One of those is Vermont’s exclusion of Walmart prior to 1993.
And what was wrong with that? Vermont is a scenic state, and it seems that blocking a proliferation of Walmarts (and, even worse, Dollar Stores!), might be appropriate. Walmart’s low prices, boxy buildings, and occasionally eccentric-looking shoppers can challenge quaint, and often beautiful, long-established smaller businesses.
Let’s think about this for a minute.
I get it on one level. I seldom enjoy strolling the aisles of Walmart, which is a scant mile from my residence; the food items are carb-y, processed, and sweet invitations to diabetes. Half the time I feel I need to close my eyes, lest I be tempted to shorten my lifespan. And where’d those Walmart greeters go?
But “common” products have a right to exist—or, more precisely, people who choose those products.
Fried argues that excluding Walmart does, in fact, challenge our freedoms. The “greatest enemy of liberty today,” he writes, “isn’t evil people who have a totalitarian bent” (though, I might add, they do exist), “but people with a vision of the good,” [emphases mine] whose visions end up “enlisting us into a cause that we don’t share.” We are used for others’ visions.
This problem becomes more acute as our diversity increases.
If we all were alike, and each of us were able to pay for the ambiance of small-town stores with high prices, boutique items, friendly employees, all artfully displayed in a designated historical landmark building, excluding ugly box stores wouldn’t be an issue, simply because they wouldn’t get any business.
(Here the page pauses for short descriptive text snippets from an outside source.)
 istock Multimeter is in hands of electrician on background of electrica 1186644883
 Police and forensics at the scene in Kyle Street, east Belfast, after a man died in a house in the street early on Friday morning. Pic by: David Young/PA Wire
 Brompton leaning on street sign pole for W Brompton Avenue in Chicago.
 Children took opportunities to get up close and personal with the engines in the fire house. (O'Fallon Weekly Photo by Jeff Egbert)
Keep in mind that while individual’s votes in the political sphere rarely change political outcomes, each of our dollars is a vote that always brings us what we want given our constrained choices in a world characterized by scarcity.
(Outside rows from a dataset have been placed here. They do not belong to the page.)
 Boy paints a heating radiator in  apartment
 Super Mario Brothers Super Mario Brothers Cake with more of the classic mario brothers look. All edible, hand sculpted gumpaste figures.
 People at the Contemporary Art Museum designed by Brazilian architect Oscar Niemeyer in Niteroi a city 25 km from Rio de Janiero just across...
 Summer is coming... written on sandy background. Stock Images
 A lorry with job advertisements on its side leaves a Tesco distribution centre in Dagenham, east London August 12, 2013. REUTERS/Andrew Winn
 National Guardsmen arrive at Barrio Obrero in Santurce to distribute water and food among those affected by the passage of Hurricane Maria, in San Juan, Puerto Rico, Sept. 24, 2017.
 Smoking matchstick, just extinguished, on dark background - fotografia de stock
But we don’t live in that homogeneous world. Some of us—many, in fact—would prefer driving to an ugly box store filled with very inexpensive do-dabs that make our little castles more livable, and even more beautiful. Others might snicker at those polyester blankets showing dogs playing poker, ($9.93 at Walmart, by the way) but they make many of us happy.
“Liberty,” Fried adds, “is about how others use me.” If I foist my ideas of beauty on others, it creates division and resentment. And in a nod to an important Academy “Star,” he adds that “liberty is individuality made normative.” Individuality and liberty are fraternal twins.
And that is what federalism is all about. The founders devised a marvelous system that celebrated diversity and gave each of us the ability to maximize our individual choices at a local level. I may not like the Dollar Store that opens up shop in my town, but I have the right (if I have the funds) to move to Boutiqueville. The homes are pricey, as are its stores’ wares, but I can stroll downtown and enjoy the aesthetic pleasures surrounding me.
Meanwhile, Bob might not enjoy (or be able to afford) Boutiqueville. His mobile home is his castle. The decorations may not be featured in Martha Stewart’s or Joanna Gaines’s catalogs of exquisite taste, but he’s happy spending his hard-earned time off from his daily drudgery in what he considers to be beautiful, given his own particular constraints.
And judging Bob to be a boor is elitist, akin to expecting every town to be as pristinely beautiful as Kohler.
The state, which has always been liberty’s greatest violator, is also (or at least should be!) its greatest protector. “Where there is no law,” Locke wrote, “there is no freedom.”
There’s a litmus test worth thinking about. When someone says “There outta be a law,” ask, will this proposed law increase individual freedoms?
When people interfere with our peaceful plans, or when we interfere with their peaceful plans, we are both less free and less happy, and given that the function of government is to secure these rights, and one of those is to pursue happiness, Walmart’s “spend a little less” experience might just bring us a little more happiness, even if that means we’re snuggling under the polyester poker playing dogs.